1.2 million inference requests per second. That's not a theoretical ceiling — it's what we measured in production on a 64-node A100 cluster running Llama 3 70B with Inferex. Here's the architecture that makes it possible.

The Throughput Problem

Single-node inference throughput is well-understood. The hard problem is scaling horizontally while maintaining low latency under variable load. Most teams hit one of three failure modes:

Load balancer bottleneck: a single L7 proxy becomes the ceiling
Head-of-line blocking: long requests starve short ones
Worker cold starts: auto-scaling can't spin up fast enough

Inferex solves all three with a three-layer architecture: request routing, continuous batching, and predictive scaling.

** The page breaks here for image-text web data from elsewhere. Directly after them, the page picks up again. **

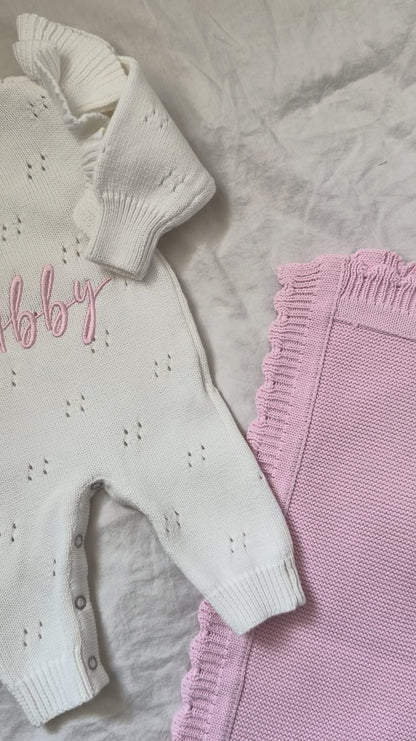 Combinaison pointelle blanc naturel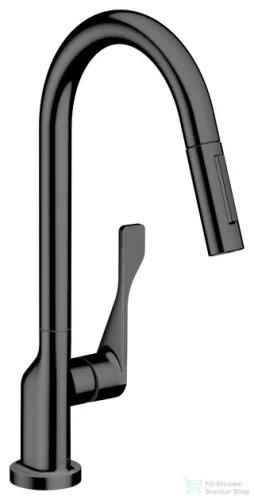 Hansgrohe AXOR Citterio egykaros konyhai csaptelep kihúzható zuhanyfejjel DN15, polírozott fekete króm 39835330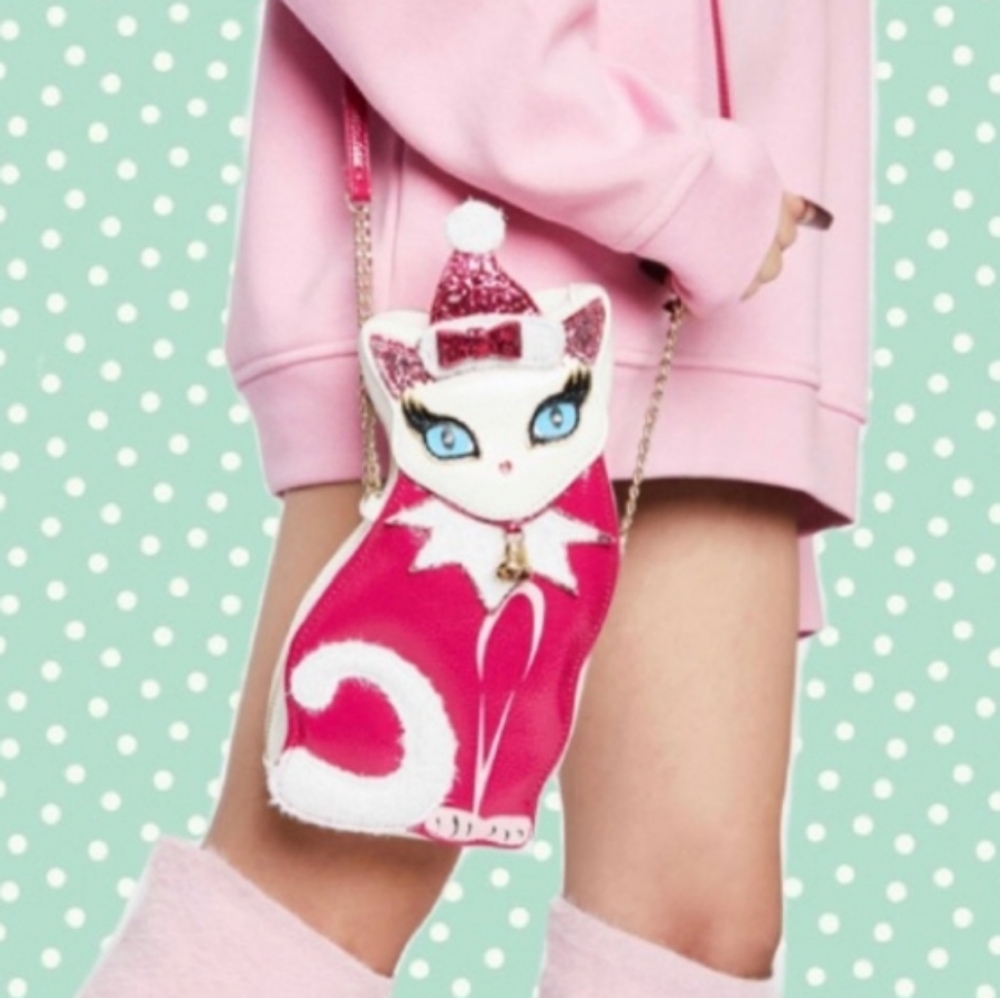 Betsey Johnson Kitsch Holiday Kitty Crossbody Pink novelty purse betsey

Layer 1: Distributed Request Routing

Instead of a central load balancer, Inferex uses a gossip-based routing mesh. Each client holds a view of worker load, updated every 50ms via UDP broadcast. Routing decisions are made client-side — zero round-trips to a central coordinator. Overhead: 0.1ms per routing decision.

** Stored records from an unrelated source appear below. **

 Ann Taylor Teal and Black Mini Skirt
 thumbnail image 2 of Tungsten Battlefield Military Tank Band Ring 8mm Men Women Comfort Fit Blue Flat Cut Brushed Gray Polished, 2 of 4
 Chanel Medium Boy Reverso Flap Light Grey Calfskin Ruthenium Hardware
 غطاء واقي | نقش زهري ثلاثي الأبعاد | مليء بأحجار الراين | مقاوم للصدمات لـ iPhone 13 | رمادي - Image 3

Layer 2: Continuous Batching

Traditional static batching — collect N requests, then process — wastes GPU cycles. Inferex uses continuous batching: requests are inserted into the batch mid-execution, as tokens complete. This keeps GPU utilization above 88% even under bursty traffic patterns.

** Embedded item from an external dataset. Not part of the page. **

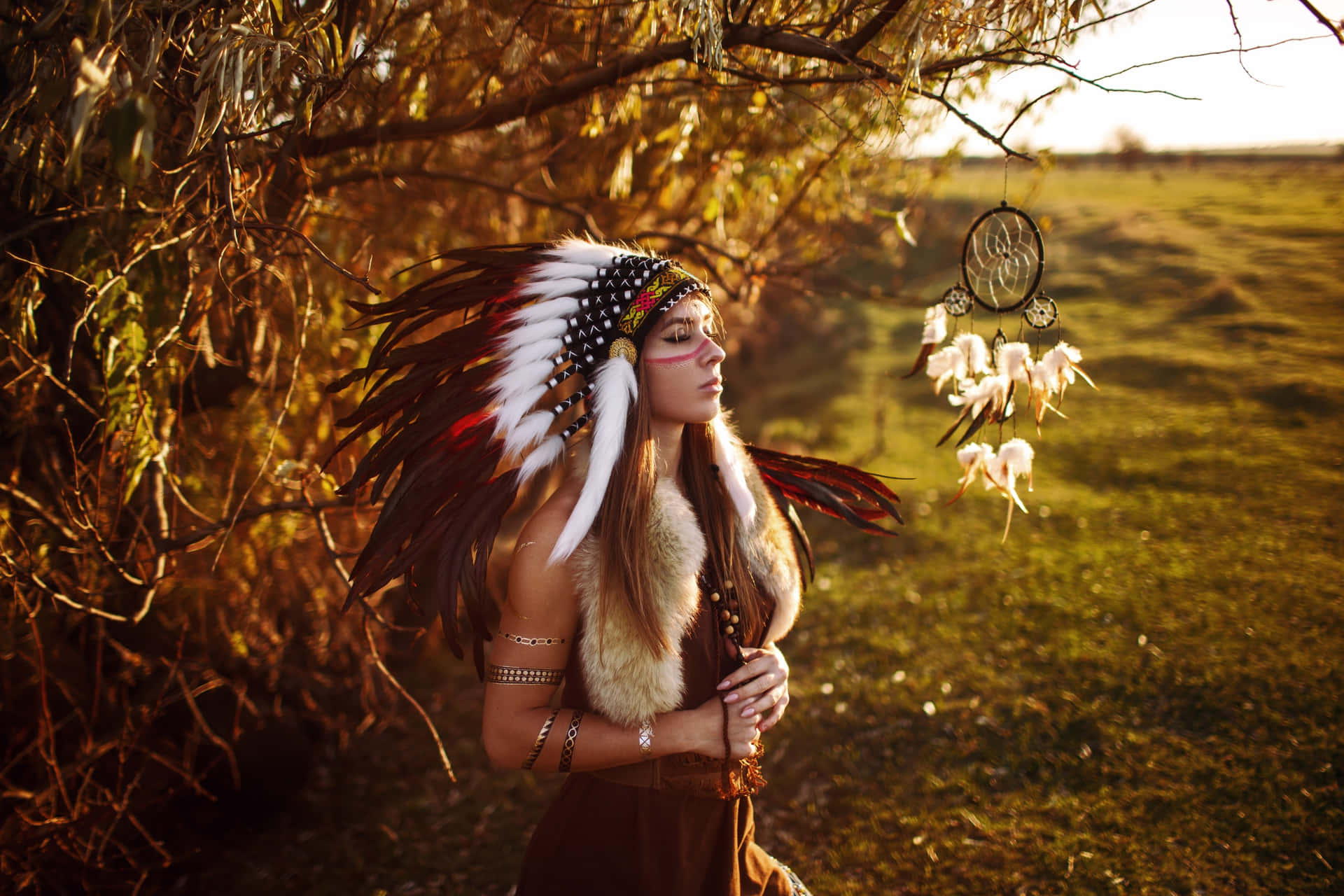 Native American Indian Proudly Standing In Traditional Clothing Background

Layer 3: Predictive Auto-Scaling

We train a lightweight ARIMA model on each customer's request time series. It forecasts demand 90 seconds ahead, triggering scale-out before the traffic wave arrives. Typical scale-out time (warm workers): 8 seconds. Cold start: 45 seconds (we maintain a warm pool).

Results at 1.2M req/s

64-node cluster, A100 80GB per node, Llama 3 70B (FP8 quantized)
Peak measured throughput: 1,240,000 req/s
P99 latency at peak: 11.2ms
GPU utilization: 89% cluster-wide
Routing overhead: 0.1ms p99
Scale-out time from 10% to 100% capacity: 38 seconds

What's Next

We're currently testing a prefill/decode disaggregation architecture that should push P99 under 6ms at 1M+ req/s by separating the compute-bound prefill phase from the memory-bound decode phase. Results in Q3 2026.